The Putnam study found that only 40 percent of current retirees who went back to work do anything that resembles their former job. Forty percent also report that their new job requires less education and training.
And, like it or not, "ageism is still a problem," gerontologist Robert Butler told this month's White House Conference on Aging. Butler, the first National Institute of Aging director, coined the word "ageism" back in 1969 and it still applies, he says.
"Ageism won't be eradicated until U.S. employers and businesses are fully capable of understanding that 1 in 3 Americans will be 50 and older by 2010 and that skills shortages will require their labors," adds Brent Green, a Denver consultant and author of "Marketing to Leading-Edge Baby Boomers."

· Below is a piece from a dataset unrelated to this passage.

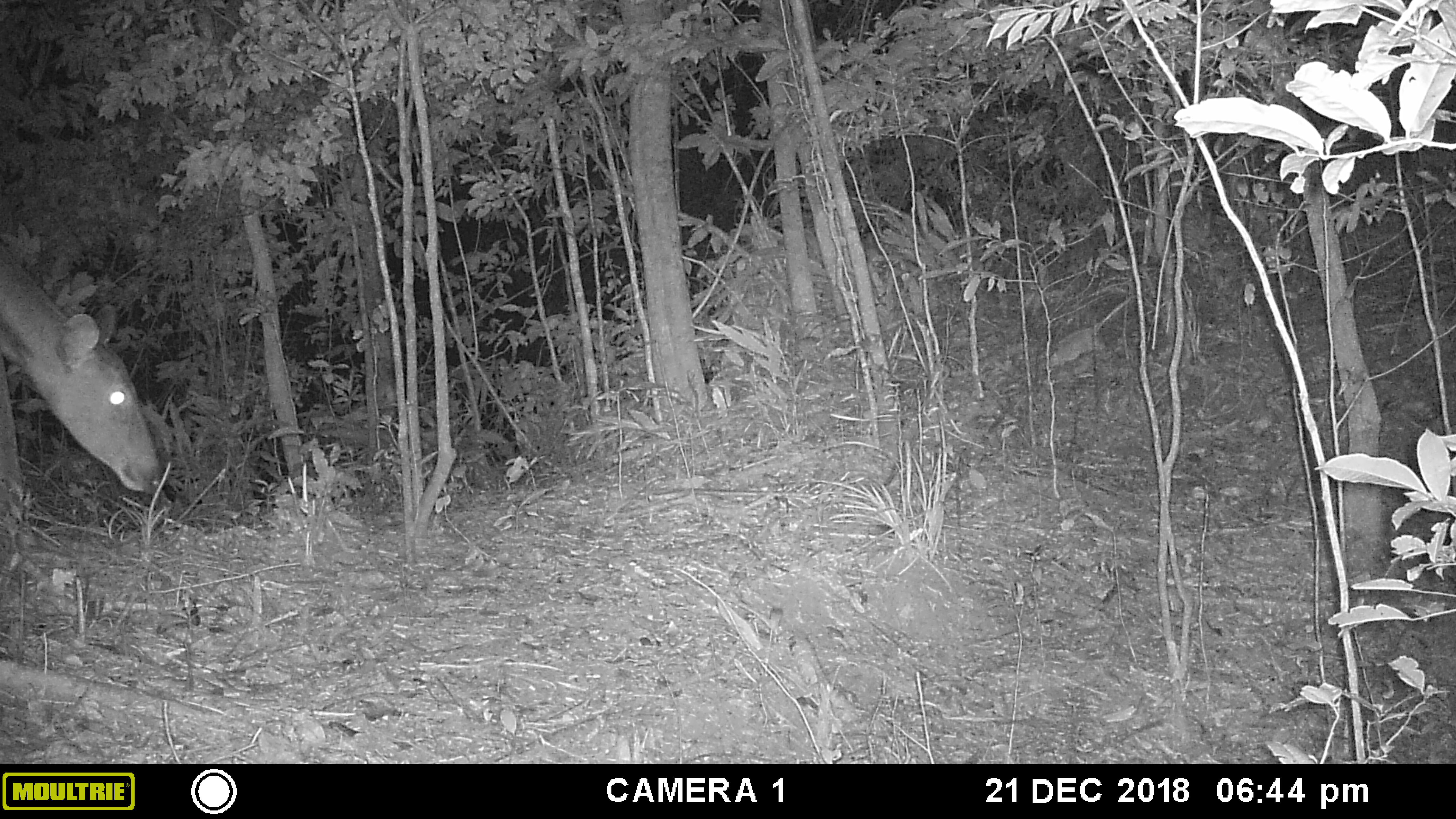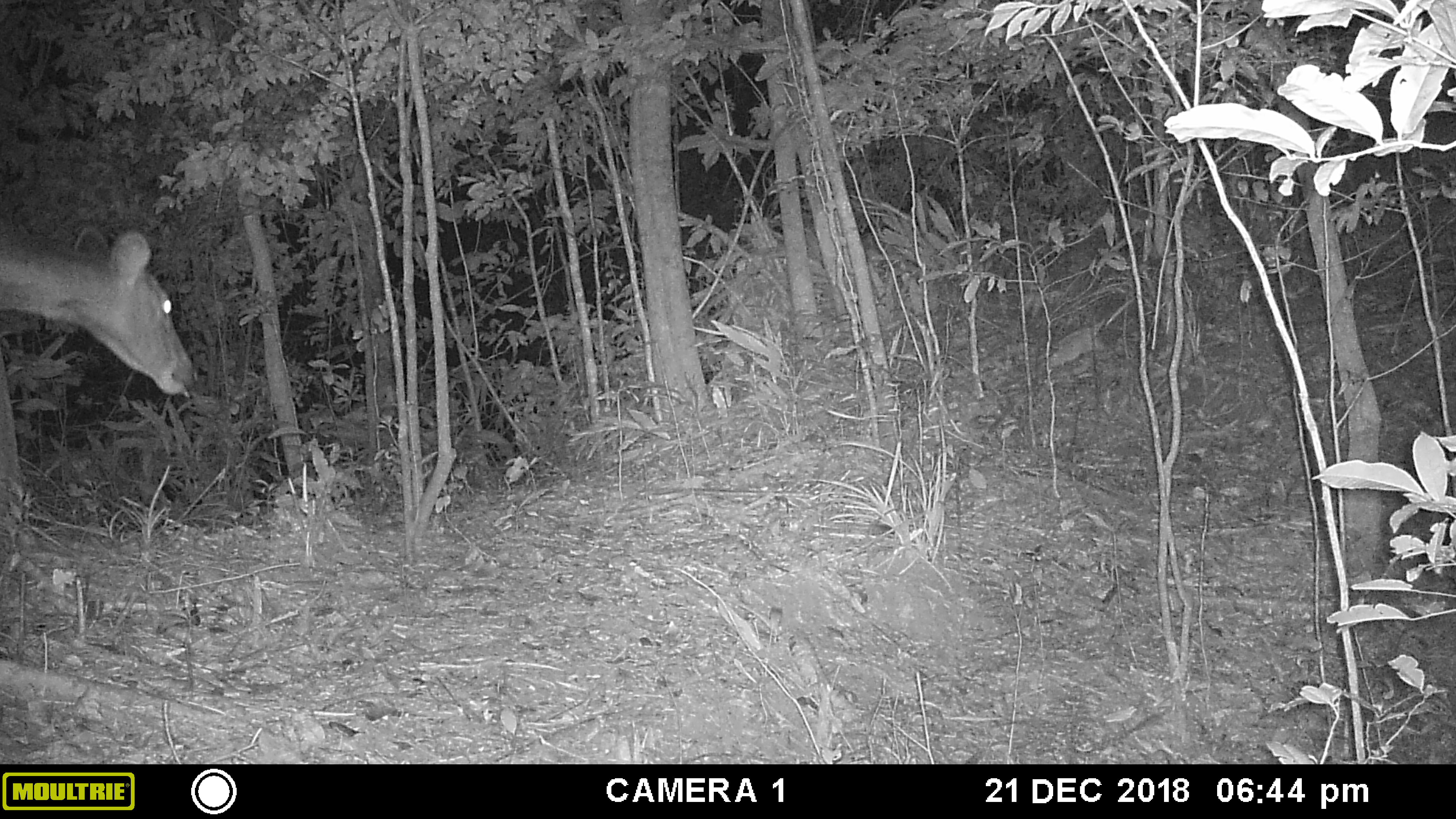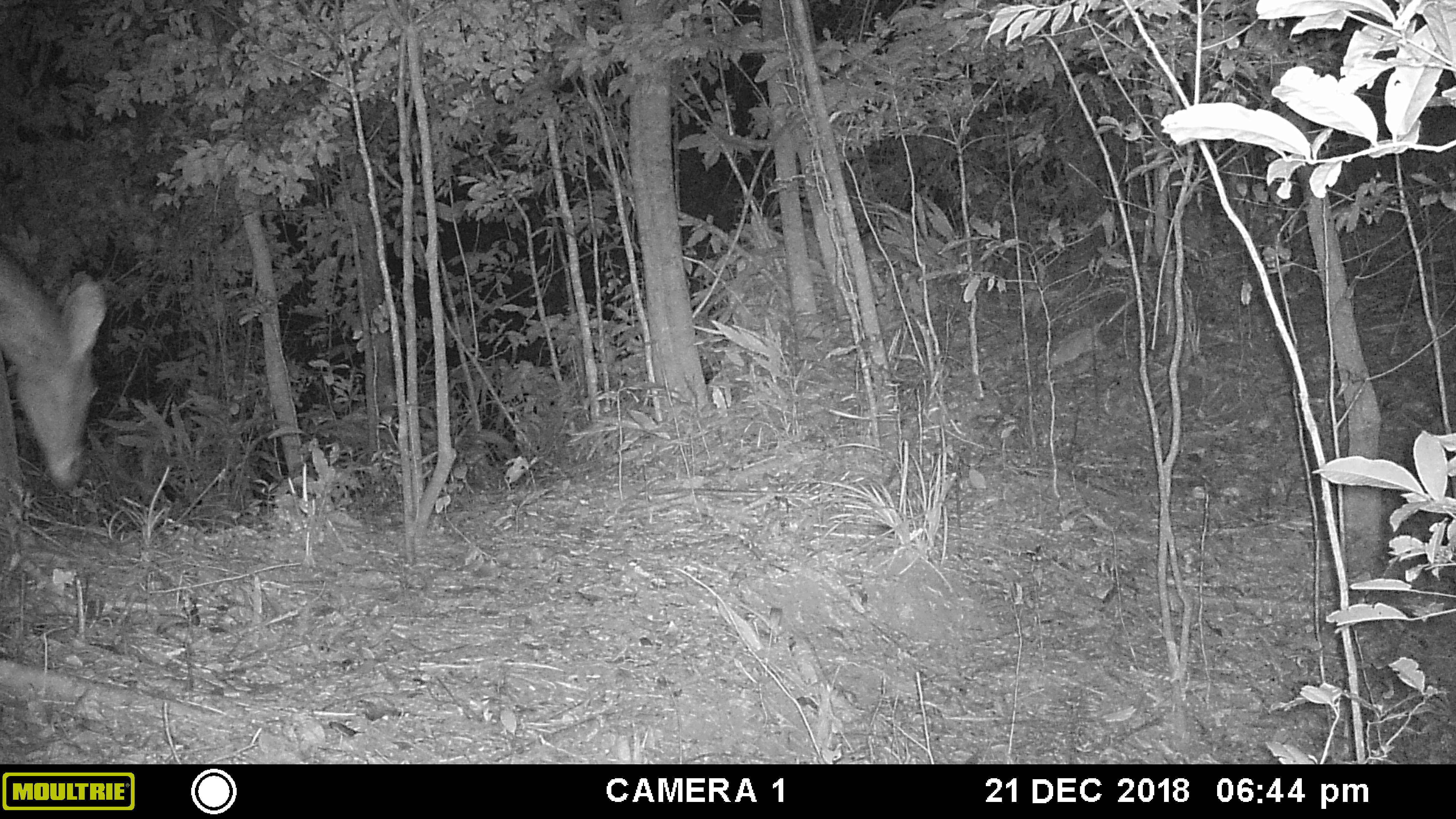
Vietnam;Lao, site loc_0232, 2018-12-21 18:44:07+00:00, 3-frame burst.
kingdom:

He cites political consultant Paul Begala's portrayal of boomers as "self-centered, self-seeking, self-interested and self-absorbed" as a wake-up call for boomers "to the reality that they are an aging population to which many negative images apply."
Overcoming these biases will take work, even though boomers are 76 million strong and households over 40 hold 91 percent of America's net worth, Green says.
Even so, Linda Barrington, research director of the Conference Board, Corporate America's think tank, says, "Employers must be more open to maturing workers who are looking to start a new cycle of training and education or to older workers who are cycling back into the workforce. Baby boomers will redefine retirement because 'working in retirement' won't be an oxymoron anymore."
Boomer power seems inevitable to National Association of Financial Gerontology president John Migliaccio of White Plains, N.Y.: "Like Willie Sutton said about banks, it's where the money is," he says.
Financially, he notes boomers are more at ease than their parents with the stock market, thanks to IRAs and 401(k) plans, but they still need help to make their money last a lifetime. That's the case, whether they work or not in retirement and whether they're in the retirement-minded 55-to-60 cohort or are young, trailing-edge boomers saddled with home mortgages, car notes, orthodontist bills and college savings accounts.
Boomers increasingly take the entrepreneurial path. Entrepreneurs over 40 account for 54 percent of the self-employed, up from 48 percent in 2000.
Furlong, an entrepreneur herself, agrees that entrepreneurship is one option for creative boomers willing to apply their corporate skills to independent thinking.
Her business summit tries to foster entrepreneurship through a $10,000 yearly prize for the best business plan. This year's contest drew 85 entries. The winner was Tibion Corp., an orthopedic medical device manufacturer whose first product, the PowerKnee, helps people with knee problems climb stairs, get out of chairs and perform other tasks for less than the $6,000 price of a passive knee brace.